Decoder randomly outputs NaN tensor.

y-rokutan commented 3 years ago

Hi,

I just noticed misbehavior of decoder, seems to output NaN tensor randomly.

Problem AutoregressiveWrapper.generate randomly outputs NaN tensor and fails with RuntimeError: probability tensor contains either `inf`, `nan` or element < 0

How to Reproduce the bug Set decoder to cuda device dec = PerformerLM(**dec_kwargs).to('cuda:1'), and repeat decoding inside the AutoregressiveWrapper:

performer_pytorch/autoregressive_wrapper.py(63)

...
for _ in range(seq_len):
x = out[:, -self.max_seq_len:]
input_mask = input_mask[:, -self.max_seq_len:]
logits = self.net(x, mask=input_mask, **kwargs)[:, -1, :] <<-- HERE

output

(Pdb) self.net(x, mask=input_mask, **kwargs)[:, -1, :]
tensor([[-0.6147,  0.4647,  0.8009,  ..., -0.3772, -0.5126, -0.3495]],
 device='cuda:1')
(Pdb) self.net(x, mask=input_mask, **kwargs)[:, -1, :]
tensor([[-0.6792,  0.3940,  0.6685,  ..., -0.5081, -0.4801, -0.2691]],
 device='cuda:1')
(Pdb) self.net(x, mask=input_mask, **kwargs)[:, -1, :]
tensor([[-0.6146,  0.4647,  0.8011,  ..., -0.3772, -0.5128, -0.3496]],
 device='cuda:1')
(Pdb) self.net(x, mask=input_mask, **kwargs)[:, -1, :]
tensor([[-0.0530, -0.0343,  0.0998,  ...,  0.6310, -0.1682, -0.7353]],
 device='cuda:1')

*DATA UNDER STUDY*.
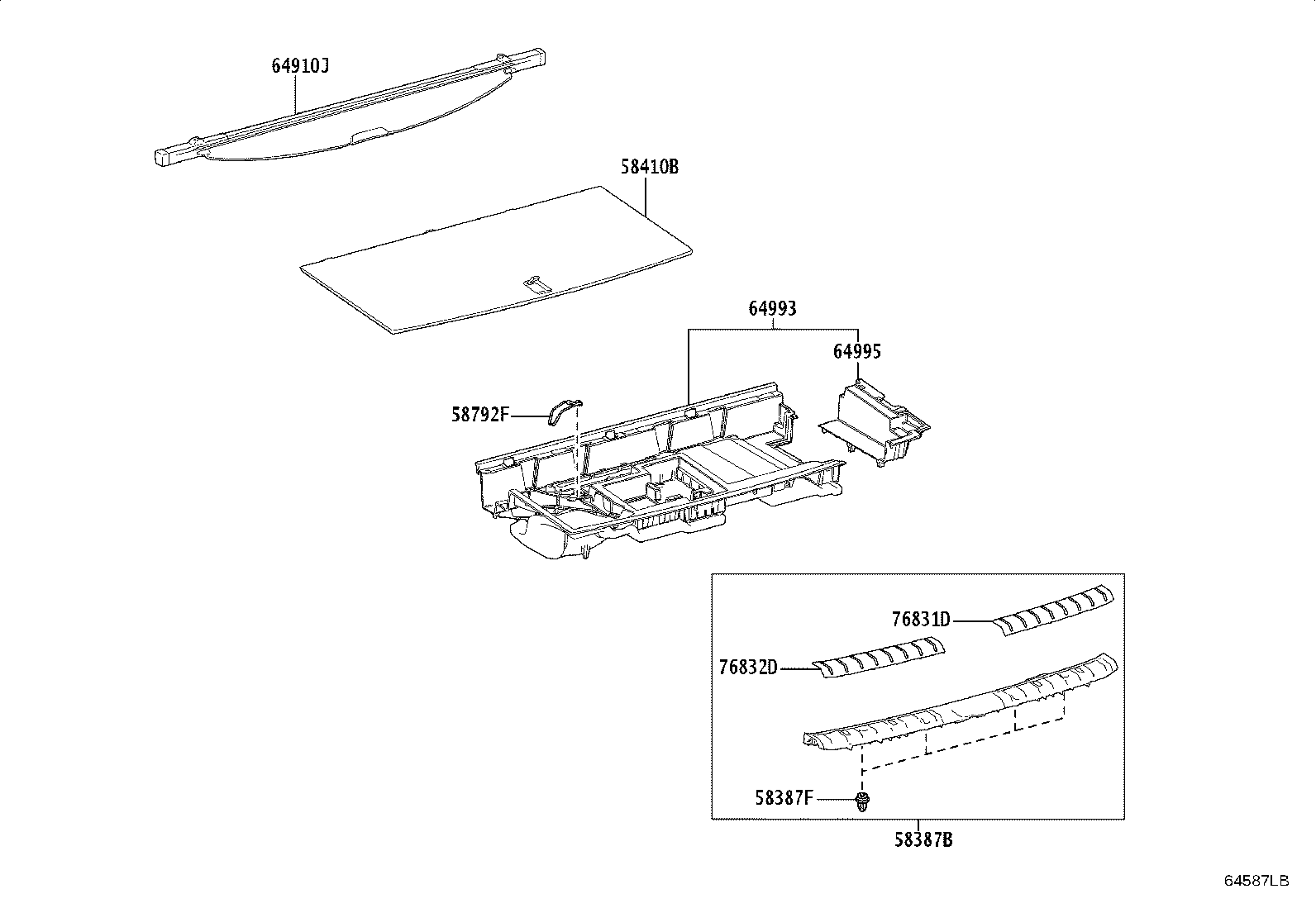 64910J

58410B

64993

64995

58792F

76831D

76832D

58387F

58387B

64587LB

*EXERCISES TO COMPLETE*.
1. From the decoder issue above, reproduce the passage word for word, starting with "I just noticed" and going on through "performer_pytorch/autoregressive_wrapper.py(63)".
2. In the decoder NaN issue, which CUDA device does the reproduction step place the decoder on?

*ANSWERS TO THE PROBLEMS*.
1.
I just noticed misbehavior of decoder, seems to output NaN tensor randomly.

Problem AutoregressiveWrapper.generate randomly outputs NaN tensor and fails with RuntimeError: probability tensor contains either `inf`, `nan` or element < 0

How to Reproduce the bug Set decoder to cuda device dec = PerformerLM(**dec_kwargs).to('cuda:1'), and repeat decoding inside the AutoregressiveWrapper:

performer_pytorch/autoregressive_wrapper.py(63)

2. cuda:1